WORK TO COMPLETE
a – In the passage on the housing investor narrative, roughly how many total home sales took place last year?
b – In the passage on the housing investor narrative, rewrite the portion between "The investor narrative to" and "living on them.", inclusive, changing "renters" to "tenants".

SUPPLIED TEXT
--- START ---
Logan Mohtashami: The investor narrative has been blown out of proportion because they’re not the biggest buyers of homes in America.
It’s an effective trolling media tactic done by everyone, but if you don’t hate on the Millennials for driving down inventory, you’re doing it wrong since they’re the biggest buyers. Last year we had roughly 6.7 million total home sales, so the 500K of home sales to investors — which most are mom and pop investors — sounds fishy to me.
Also, inventory is rising, so maybe some people should spend more time pricing their homes right instead of blaming investors. I say this because if investors were so big, then housing demand should never fade, but it is fading.
The investor narrative to me was always, in theory, trying to make housing seem like it can’t ever go down. When rates rise, demand fades, inventory goes up when we see demand weakness. Also, renters are human beings too, and rental units on sale are low, so it’s not like these homes are being bought and nobody is living on them.
If she were being honest, she would say we have tons of second homes and vacation homes not being used for renting or home buying; that at least is a valid premise. The reality is that the supply on both ends was dropping for years.
--- END ---
[Saved data entries]
--- START ---
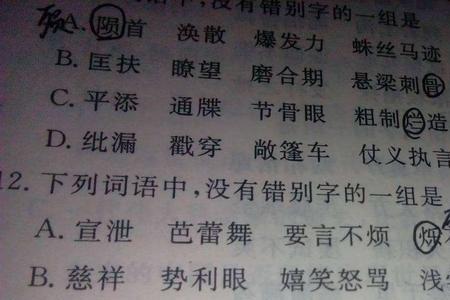 专心致志那个事错别字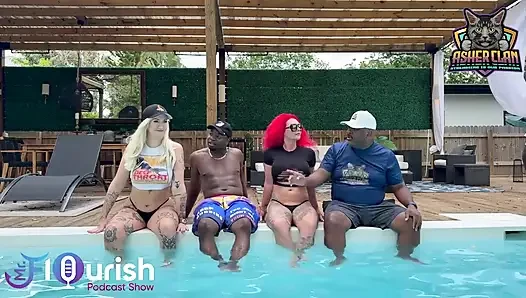 Mrflourish Подкаст с гостем Roxi Keogh, Gigi Patsy и Datjguy во Флориде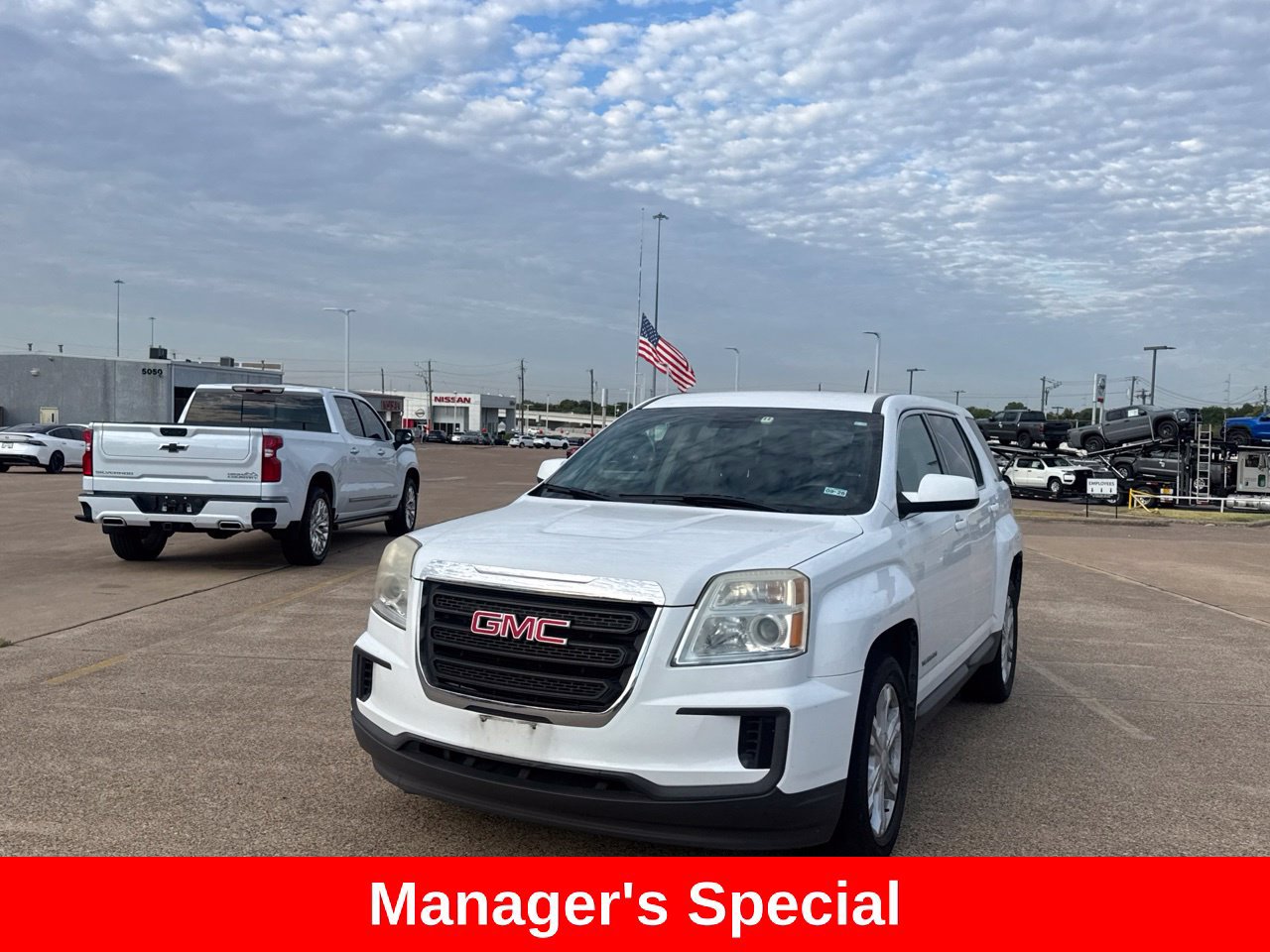 Used 2017 GMC Terrain SLE FWD image 7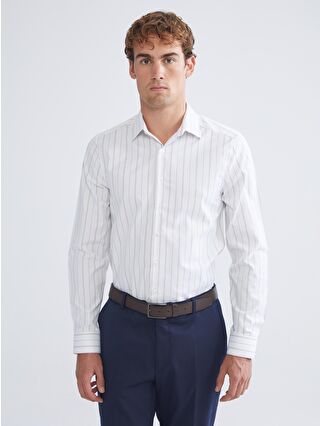 Beige Striped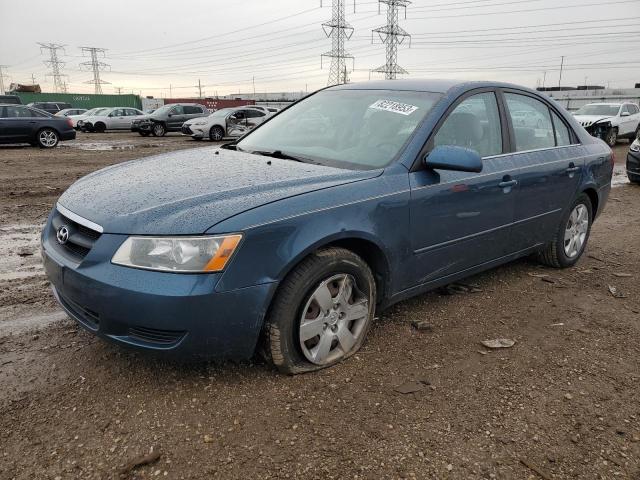 HYUNDAI SONATA 2008 5npet46c38h341509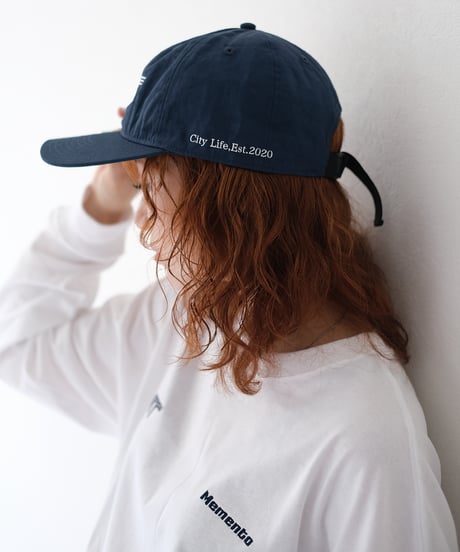 【撥水加工】washer nylon cap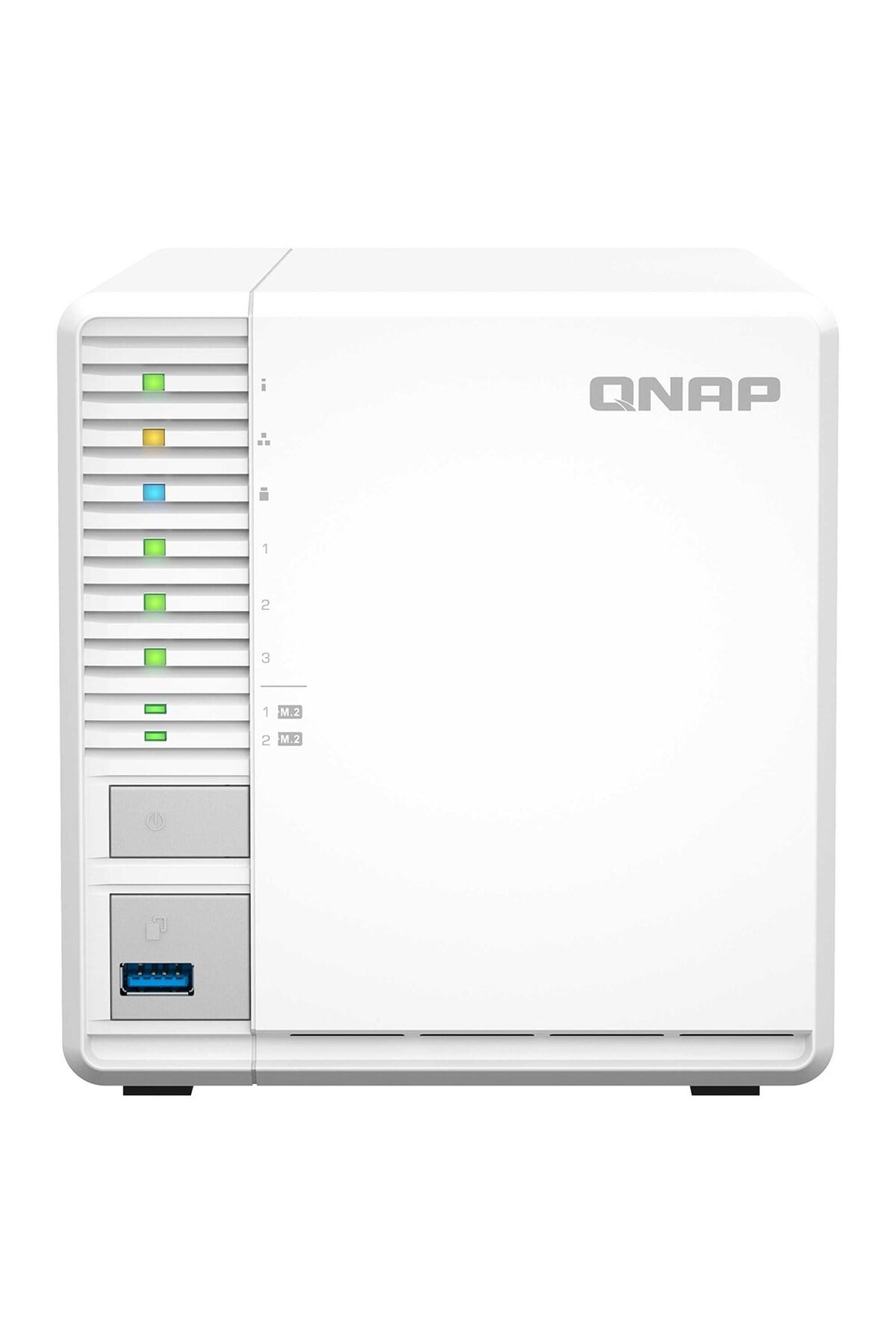 TS-364-8G014 8GB 8TBHDD+2TBSSD RAID(0) NAS Depolama Ünitesi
--- END ---
RESULTS BY TASK
a – Roughly 6.7 million.

b –
The investor narrative to me was always, in theory, trying to make housing seem like it can’t ever go down. When rates rise, demand fades, inventory goes up when we see demand weakness. Also, tenants are human beings too, and rental units on sale are low, so it’s not like these homes are being bought and nobody is living on them.